This project proposes to contribute to fill the knowledge gap about Covid-19SARS-CoV-2 in Brazil and with the global knowledge about the pathogen.
The scientific community and governments of other countries are looking for actions along these lines. The United Kingdom recently established a research network for genomic studies of SARS-CoV-2Covid-19 with a contribution of GBP 20 million (https://www.gov.uk/government/news/uk-launches-whole- genome-sequence-alliance-to-map-spread-of-coronavirus).
The PiPeCOV pipeline can handle quality assesment, assembly and annotation of SARS-CoV-2 genomes sequenced by Illumina (Amplicon & mNGS).

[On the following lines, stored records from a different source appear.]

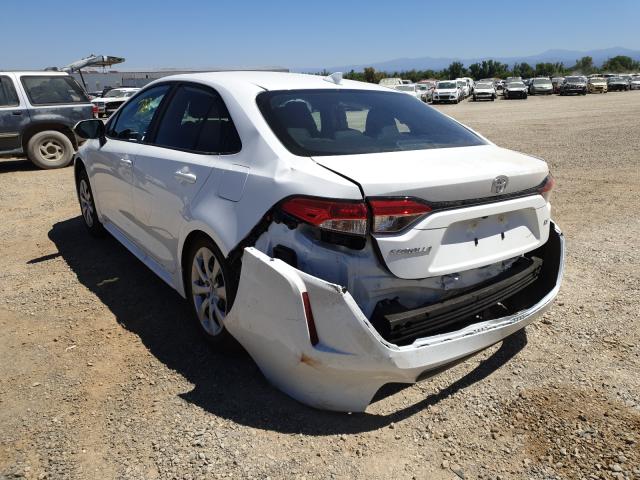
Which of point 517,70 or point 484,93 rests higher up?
point 517,70

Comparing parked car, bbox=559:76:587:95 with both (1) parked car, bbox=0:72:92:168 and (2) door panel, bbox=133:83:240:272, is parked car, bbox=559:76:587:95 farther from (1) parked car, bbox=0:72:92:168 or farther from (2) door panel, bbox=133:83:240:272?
(2) door panel, bbox=133:83:240:272

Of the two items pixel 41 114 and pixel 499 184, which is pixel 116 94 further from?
pixel 499 184

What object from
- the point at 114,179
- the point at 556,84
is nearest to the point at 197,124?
the point at 114,179

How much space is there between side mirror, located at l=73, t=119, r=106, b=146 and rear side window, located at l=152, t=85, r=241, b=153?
130 centimetres

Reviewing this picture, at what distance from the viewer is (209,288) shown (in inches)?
124

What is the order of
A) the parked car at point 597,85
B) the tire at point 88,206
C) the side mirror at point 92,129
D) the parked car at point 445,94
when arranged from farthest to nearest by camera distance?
the parked car at point 597,85 < the parked car at point 445,94 < the tire at point 88,206 < the side mirror at point 92,129

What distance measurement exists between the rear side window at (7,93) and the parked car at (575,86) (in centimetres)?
4233

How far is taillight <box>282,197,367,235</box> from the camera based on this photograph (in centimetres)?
224

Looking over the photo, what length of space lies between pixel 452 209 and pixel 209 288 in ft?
5.05

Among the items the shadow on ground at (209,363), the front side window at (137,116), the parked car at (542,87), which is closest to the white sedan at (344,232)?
the shadow on ground at (209,363)

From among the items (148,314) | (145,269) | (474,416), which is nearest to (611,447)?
→ (474,416)

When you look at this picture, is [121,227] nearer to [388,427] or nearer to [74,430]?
[74,430]

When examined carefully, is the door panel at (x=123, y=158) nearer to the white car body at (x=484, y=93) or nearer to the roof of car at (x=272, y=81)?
the roof of car at (x=272, y=81)

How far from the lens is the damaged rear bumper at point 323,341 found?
2.23m
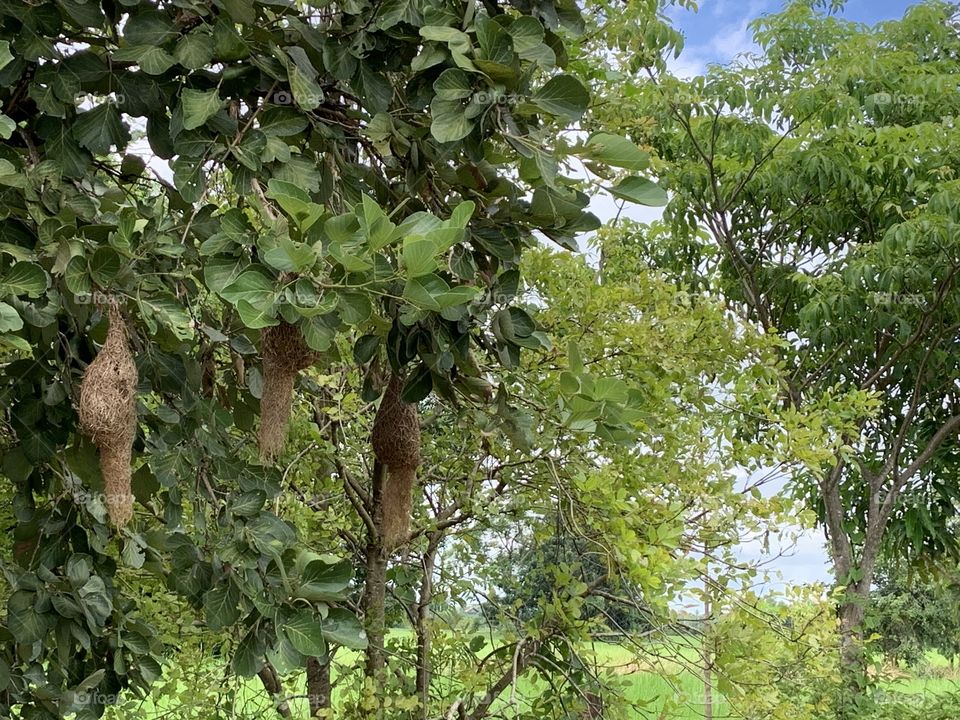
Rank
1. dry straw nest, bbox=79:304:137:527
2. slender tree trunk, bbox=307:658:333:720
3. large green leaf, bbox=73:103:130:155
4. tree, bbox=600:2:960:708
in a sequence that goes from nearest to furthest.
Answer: dry straw nest, bbox=79:304:137:527, large green leaf, bbox=73:103:130:155, slender tree trunk, bbox=307:658:333:720, tree, bbox=600:2:960:708

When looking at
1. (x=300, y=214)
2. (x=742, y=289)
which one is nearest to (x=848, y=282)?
(x=742, y=289)

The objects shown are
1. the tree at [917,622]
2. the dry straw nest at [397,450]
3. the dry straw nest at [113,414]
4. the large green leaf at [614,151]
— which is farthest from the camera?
the tree at [917,622]

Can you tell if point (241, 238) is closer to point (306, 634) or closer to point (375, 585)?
point (306, 634)

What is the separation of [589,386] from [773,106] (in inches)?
236

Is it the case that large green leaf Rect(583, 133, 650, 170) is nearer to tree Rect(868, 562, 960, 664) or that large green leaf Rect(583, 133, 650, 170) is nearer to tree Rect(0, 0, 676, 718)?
tree Rect(0, 0, 676, 718)

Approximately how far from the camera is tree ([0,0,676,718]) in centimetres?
153

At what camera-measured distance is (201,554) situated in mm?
2234

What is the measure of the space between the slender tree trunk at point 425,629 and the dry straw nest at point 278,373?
1.64m

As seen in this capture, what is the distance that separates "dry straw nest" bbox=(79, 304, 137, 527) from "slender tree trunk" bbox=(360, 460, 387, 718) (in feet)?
6.35

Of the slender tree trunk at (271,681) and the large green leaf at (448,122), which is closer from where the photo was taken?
the large green leaf at (448,122)

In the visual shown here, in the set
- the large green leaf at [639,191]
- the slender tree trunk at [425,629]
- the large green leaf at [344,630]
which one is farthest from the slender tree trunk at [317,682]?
the large green leaf at [639,191]

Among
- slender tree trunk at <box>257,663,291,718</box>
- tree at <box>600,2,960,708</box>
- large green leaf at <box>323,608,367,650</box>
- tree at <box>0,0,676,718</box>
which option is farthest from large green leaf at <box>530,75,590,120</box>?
tree at <box>600,2,960,708</box>

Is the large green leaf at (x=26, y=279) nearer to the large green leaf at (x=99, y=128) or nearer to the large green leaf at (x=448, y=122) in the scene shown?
the large green leaf at (x=99, y=128)

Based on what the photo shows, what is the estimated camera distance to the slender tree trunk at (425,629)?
12.1 ft
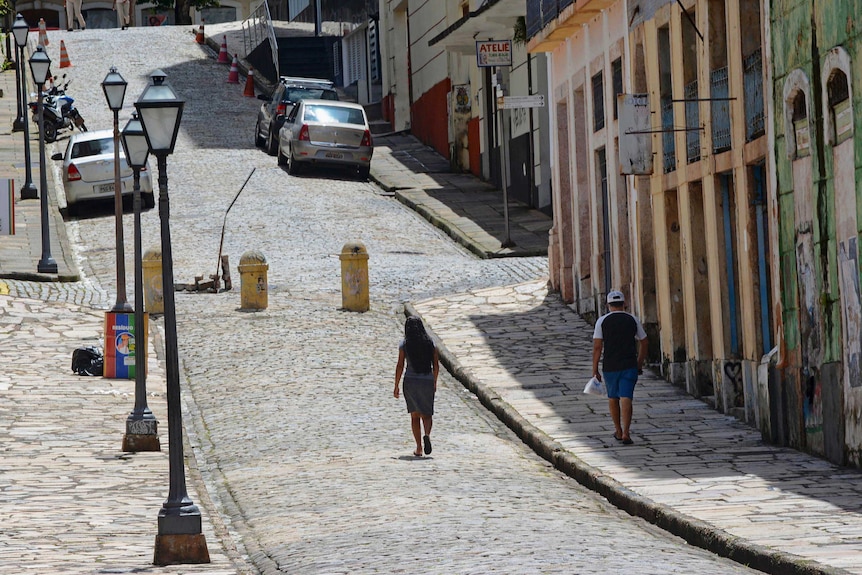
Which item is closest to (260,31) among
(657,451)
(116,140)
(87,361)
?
(116,140)

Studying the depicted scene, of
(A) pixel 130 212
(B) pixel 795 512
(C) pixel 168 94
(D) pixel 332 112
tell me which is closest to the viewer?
(B) pixel 795 512

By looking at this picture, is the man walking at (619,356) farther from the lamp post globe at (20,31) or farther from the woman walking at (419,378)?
the lamp post globe at (20,31)

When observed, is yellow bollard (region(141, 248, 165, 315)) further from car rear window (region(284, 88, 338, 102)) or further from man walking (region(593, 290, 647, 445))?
car rear window (region(284, 88, 338, 102))

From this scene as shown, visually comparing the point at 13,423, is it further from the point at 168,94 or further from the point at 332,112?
the point at 332,112

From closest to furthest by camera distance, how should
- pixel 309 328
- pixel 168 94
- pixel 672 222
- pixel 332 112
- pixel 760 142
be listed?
pixel 168 94, pixel 760 142, pixel 672 222, pixel 309 328, pixel 332 112

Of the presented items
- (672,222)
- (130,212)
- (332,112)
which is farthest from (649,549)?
(332,112)

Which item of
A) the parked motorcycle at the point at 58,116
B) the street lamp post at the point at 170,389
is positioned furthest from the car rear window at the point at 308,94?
the street lamp post at the point at 170,389

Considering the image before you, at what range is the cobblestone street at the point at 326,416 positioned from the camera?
35.5ft

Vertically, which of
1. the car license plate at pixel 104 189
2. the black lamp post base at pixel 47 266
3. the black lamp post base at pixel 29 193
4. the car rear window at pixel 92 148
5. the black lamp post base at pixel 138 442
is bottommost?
the black lamp post base at pixel 138 442

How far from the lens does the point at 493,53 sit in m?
28.0

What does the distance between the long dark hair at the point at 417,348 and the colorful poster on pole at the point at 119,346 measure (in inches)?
169

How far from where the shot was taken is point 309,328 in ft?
74.1

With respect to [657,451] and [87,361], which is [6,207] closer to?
[87,361]

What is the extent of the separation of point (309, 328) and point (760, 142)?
7.91 m
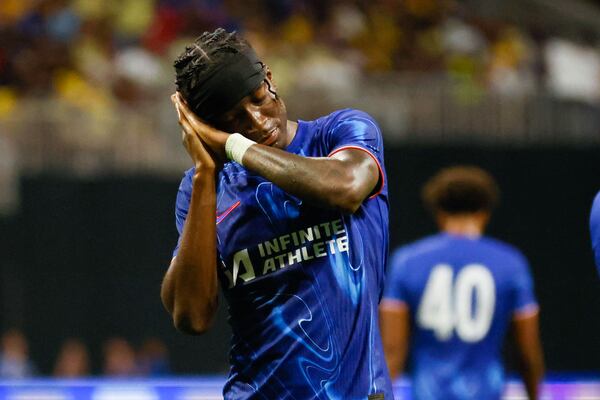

Once running PiPeCOV you obtain the assembled and annotated SARS-CoV-2 genomes at the end of the procedure.
PipeCoV is free to use for non-commercial users, under a GPLv3 License.
All the steps and commands used in the pipeline for Quality Assesment and Mapping, Assembly, Annotation, and Phylogenetic Assignment of lineages of the SARS-CoV-2 Genomes are encapsulated in images and Dockers containers. The user just needs to have Docker installed on his machine, without worrying about installing all the tools used in the pipelines.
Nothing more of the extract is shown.